Household and corporate debts stand at 2.2 times Korea’s GDP: The DONG-A ILBO
Household debt alone reached 1.869 trillion won (about $1.32 trillion) at the end of June, up 3.2% year on year, while corporate debt reached 2.476 trillion. won ($1.75 trillion), up 10.8% year-on-year. Household debt growth is slowing due to a slump and a lack of real estate transactions in the real estate market. However, the pace of corporate debt growth is accelerating as more companies have faced soaring production costs, including spending on raw materials, labor and equipment. public services. If the interest burden increases, an increasing number of companies that have had to increase their borrowing due to the financial crisis will be unable to repay their debts and will become “zombie companies”.
Notably, debt owed by the self-employed, which jumped 15.8% to 994.2 trillion won ($702 billion) a year ago, is a significant risk factor. As social distancing has been lifted, these people have been hit even harder by high interest rates amid a slow economic recovery. As financial authorities have continued to extend maturity and defer principal and interest repayment for the self-employed and small business owners, the problem has yet to surface but is getting worse. internally. There is a good chance that excessive debt incurred by young people in their 20s and 30s will become a significant social problem. There are said to be an increasing number of cases where young Koreans are isolating and hiding after suffering significant financial losses due to falling prices of stocks and virtual currencies they have invested with loans.
The wave of US-led interest rate hikes will continue at least into early next year, as the global economic recession drags on even further. Korea is expected to practice an exit strategy to reduce household and corporate debts that have accumulated for more than two and a half years since the outbreak of the Covid-19 pandemic. Despite this situation, the government is reportedly considering extending the maturity of debt by three years and deferring repayment of principal and interest for the self-employed and others by one year.

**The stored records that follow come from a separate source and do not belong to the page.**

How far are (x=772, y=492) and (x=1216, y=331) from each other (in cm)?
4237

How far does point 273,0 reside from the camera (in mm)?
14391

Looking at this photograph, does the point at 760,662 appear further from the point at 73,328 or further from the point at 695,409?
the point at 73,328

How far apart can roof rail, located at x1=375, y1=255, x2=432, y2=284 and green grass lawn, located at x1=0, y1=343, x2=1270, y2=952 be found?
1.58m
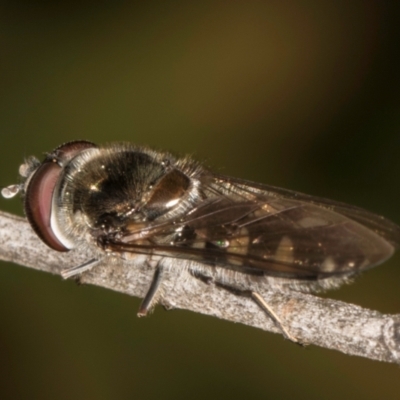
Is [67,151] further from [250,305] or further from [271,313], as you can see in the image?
[271,313]

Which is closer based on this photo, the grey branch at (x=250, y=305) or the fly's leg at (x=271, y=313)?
the grey branch at (x=250, y=305)

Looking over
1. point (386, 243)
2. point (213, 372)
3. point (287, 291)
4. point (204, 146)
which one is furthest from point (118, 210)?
point (204, 146)

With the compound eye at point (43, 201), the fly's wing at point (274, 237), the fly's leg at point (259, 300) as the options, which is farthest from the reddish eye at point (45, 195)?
the fly's leg at point (259, 300)

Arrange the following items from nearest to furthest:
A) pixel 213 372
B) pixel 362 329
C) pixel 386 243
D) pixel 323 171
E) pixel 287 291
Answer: pixel 362 329, pixel 386 243, pixel 287 291, pixel 213 372, pixel 323 171

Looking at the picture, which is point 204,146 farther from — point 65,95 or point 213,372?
point 213,372

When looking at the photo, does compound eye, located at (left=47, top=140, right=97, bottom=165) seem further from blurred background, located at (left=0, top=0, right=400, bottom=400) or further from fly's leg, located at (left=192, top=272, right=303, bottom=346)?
blurred background, located at (left=0, top=0, right=400, bottom=400)

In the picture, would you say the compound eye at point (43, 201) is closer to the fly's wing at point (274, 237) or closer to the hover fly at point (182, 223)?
the hover fly at point (182, 223)
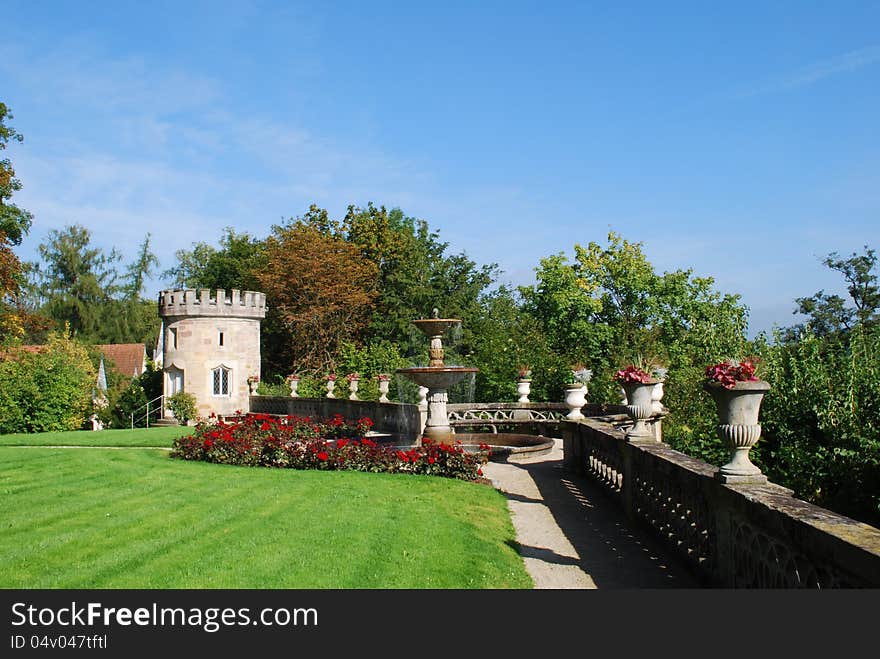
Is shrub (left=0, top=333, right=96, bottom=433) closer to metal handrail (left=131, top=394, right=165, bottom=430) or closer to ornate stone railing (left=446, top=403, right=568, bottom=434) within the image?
metal handrail (left=131, top=394, right=165, bottom=430)

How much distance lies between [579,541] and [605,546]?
354 mm

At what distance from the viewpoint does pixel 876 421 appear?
514 inches

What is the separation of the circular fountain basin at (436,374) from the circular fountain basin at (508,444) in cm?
175

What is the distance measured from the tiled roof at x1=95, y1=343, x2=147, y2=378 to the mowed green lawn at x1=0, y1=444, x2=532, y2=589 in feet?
161

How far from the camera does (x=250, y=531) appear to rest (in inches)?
308

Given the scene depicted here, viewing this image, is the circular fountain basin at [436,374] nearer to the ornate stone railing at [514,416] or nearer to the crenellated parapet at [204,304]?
the ornate stone railing at [514,416]

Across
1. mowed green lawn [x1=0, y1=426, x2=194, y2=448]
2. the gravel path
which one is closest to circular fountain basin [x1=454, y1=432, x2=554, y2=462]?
the gravel path

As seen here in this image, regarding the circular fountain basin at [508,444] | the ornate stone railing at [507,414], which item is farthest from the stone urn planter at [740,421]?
the ornate stone railing at [507,414]

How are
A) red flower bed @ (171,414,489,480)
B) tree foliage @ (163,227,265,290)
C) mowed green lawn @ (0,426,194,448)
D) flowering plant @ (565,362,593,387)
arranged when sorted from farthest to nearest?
tree foliage @ (163,227,265,290)
flowering plant @ (565,362,593,387)
mowed green lawn @ (0,426,194,448)
red flower bed @ (171,414,489,480)

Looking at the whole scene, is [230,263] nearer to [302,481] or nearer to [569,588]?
[302,481]

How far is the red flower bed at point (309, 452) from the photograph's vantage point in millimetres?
12438

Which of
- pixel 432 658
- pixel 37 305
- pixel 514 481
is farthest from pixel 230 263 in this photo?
pixel 432 658

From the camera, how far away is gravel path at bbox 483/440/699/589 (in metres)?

If this practice continues, resources that should be invested in healthy businesses are spent on “zombie businesses,” further compounding the financial problem. The government should practice debt adjustment programs for economically disadvantaged people, including the working class, and young people. To distinguish sound debtors from insolvent debtors, the government should empower financial institutions to use their discretionary power for business debts, including the self-employed. He should refrain from extending the maturity of debt in a reckless and risky way like in Russian roulette.